The fourth entry in the acclaimed Civilization series is based on the same premise as its three predecessors: you are a small, nomadic tribe in 4000 B.C. Your goal: rise to pre-eminence over all other tribes during the course of history. You will build cities, muster armies, conquer science, discover religions, implement economic and social policies, and even build spaceships.

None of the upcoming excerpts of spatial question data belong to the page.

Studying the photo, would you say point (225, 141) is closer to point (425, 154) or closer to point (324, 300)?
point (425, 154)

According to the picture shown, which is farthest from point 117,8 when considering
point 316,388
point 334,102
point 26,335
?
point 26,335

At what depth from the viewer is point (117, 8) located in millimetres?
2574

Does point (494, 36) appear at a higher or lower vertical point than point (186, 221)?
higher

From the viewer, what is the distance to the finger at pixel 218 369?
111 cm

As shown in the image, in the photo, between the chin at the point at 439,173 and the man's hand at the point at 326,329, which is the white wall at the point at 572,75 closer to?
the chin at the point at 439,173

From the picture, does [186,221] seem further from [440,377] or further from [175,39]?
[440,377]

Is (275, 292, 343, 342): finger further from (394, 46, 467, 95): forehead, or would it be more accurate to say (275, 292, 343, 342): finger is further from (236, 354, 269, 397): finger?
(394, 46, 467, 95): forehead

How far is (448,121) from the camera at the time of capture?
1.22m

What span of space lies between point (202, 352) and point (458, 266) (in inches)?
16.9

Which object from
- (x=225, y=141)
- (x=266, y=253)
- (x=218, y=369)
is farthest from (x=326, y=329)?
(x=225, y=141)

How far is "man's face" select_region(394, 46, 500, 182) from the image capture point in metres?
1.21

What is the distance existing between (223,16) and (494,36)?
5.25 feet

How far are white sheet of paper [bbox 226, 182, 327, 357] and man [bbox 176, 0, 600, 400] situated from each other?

Civilization IV offers endless choices: will you become an introspective, paranoid fascist state? A freewheeling free market republic? A Christian monarchy? An agrarian slave empire? Will you conquer through military force? Cultural supremacy? Economic might? Civilization IV allows your tribe to win by achieving mastery in any one of six different categories, based on your preferred strategy. And I haven't even scratched the surface of the game's myriad features. Great prophets? Competing religions? Wonders of the world? Transportation grids? Espionage? Diplomacy? It's all in the game, and more besides. Civilization IV also allows players to personalize their experiences. You can choose from one of eighteen tribes, and select your leader (Queen Victoria? George Washington? Caesar?) from one of twenty-six historical eminences, each with unique strengths and abilities. . . .

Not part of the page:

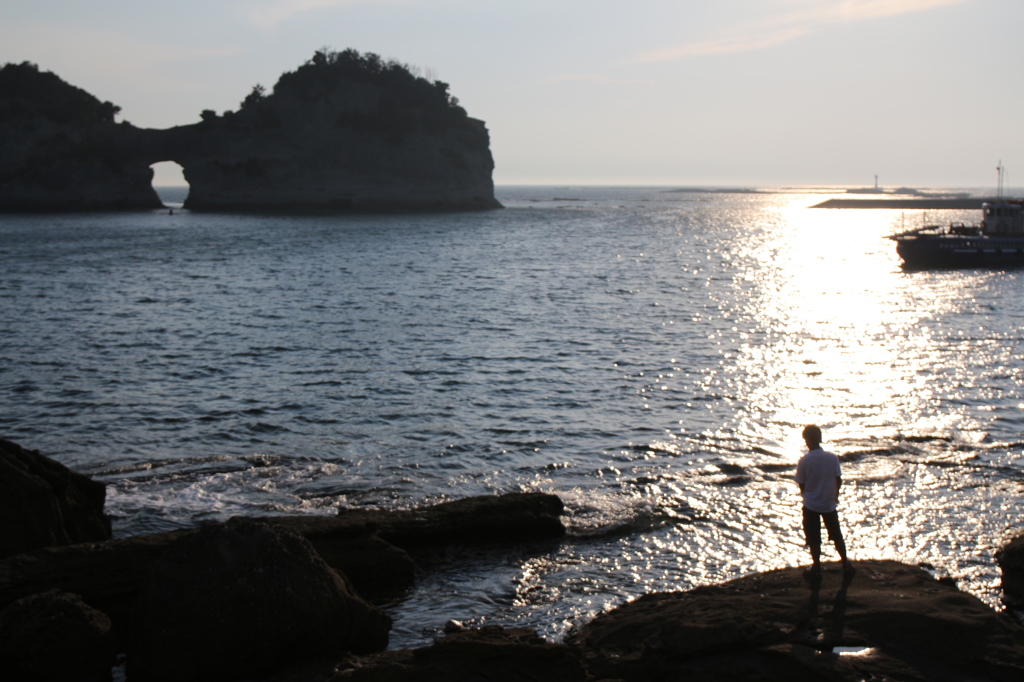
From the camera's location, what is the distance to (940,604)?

Sounds great, though, based on the following, the game has its cosmic problems:

But as much as I love Civilization, I can't embrace many of the historical assumptions that the designers coded into the game. A Whiggish progressivism permeates the game's outlook; civilizations invariably grow and flourish unless outside forces stunt or destroy them. Governments and religions have only utilitarian value; freedom and decency are not uniquely useful in Civilization IV. The superiority of the modern to the medieval is everywhere assumed, and the atomization and ennui of contemporary life is thoroughly ignored. To be sure, the game takes cognizance of unhappy citizens and social unrest, but civil wars, religious schisms, and collapses into barbarism simply don't happen in Civilization IV. These absences make for a smoother and more entertaining game, but not a more realistic one.
Civilization IV is highly modifiable; amateur programmers can easily adjust the rules and database to create unique variants on the core game. Some programming genius needs to write a conservative Civilization variant, one in which virtue is as prized as much as science, art, and industry. We need a game in which players must confront the declining birth rates and eroding religious convictions that tend to accompany the spread of literacy and modern labor. We need a game in which bored, affluent citizens can descend into decadence, selfishness, and contempt for the social and economic mechanisms that make their affluence possible. We need a game in which advanced civilizations can defeat themselves.
In the great Civilization IV game that is the modern world, the West is in no danger of losing to an outside civilization. Osama bin Laden will not beat us to Alpha Centauri. China will not acquire cultural hegemony over the world with its thrilling movies and catchy pop tunes. Africa will not send tank columns to capture our capital cities. But the West may lose to its own self-disgust. Our appetite for wealth outpaces our willingness to produce it; our sense of justice grows ever more rarefied even as our capacity for self-discipline declines; and our achievements cannot keep pace with the speed with which we forget our own history.

Link.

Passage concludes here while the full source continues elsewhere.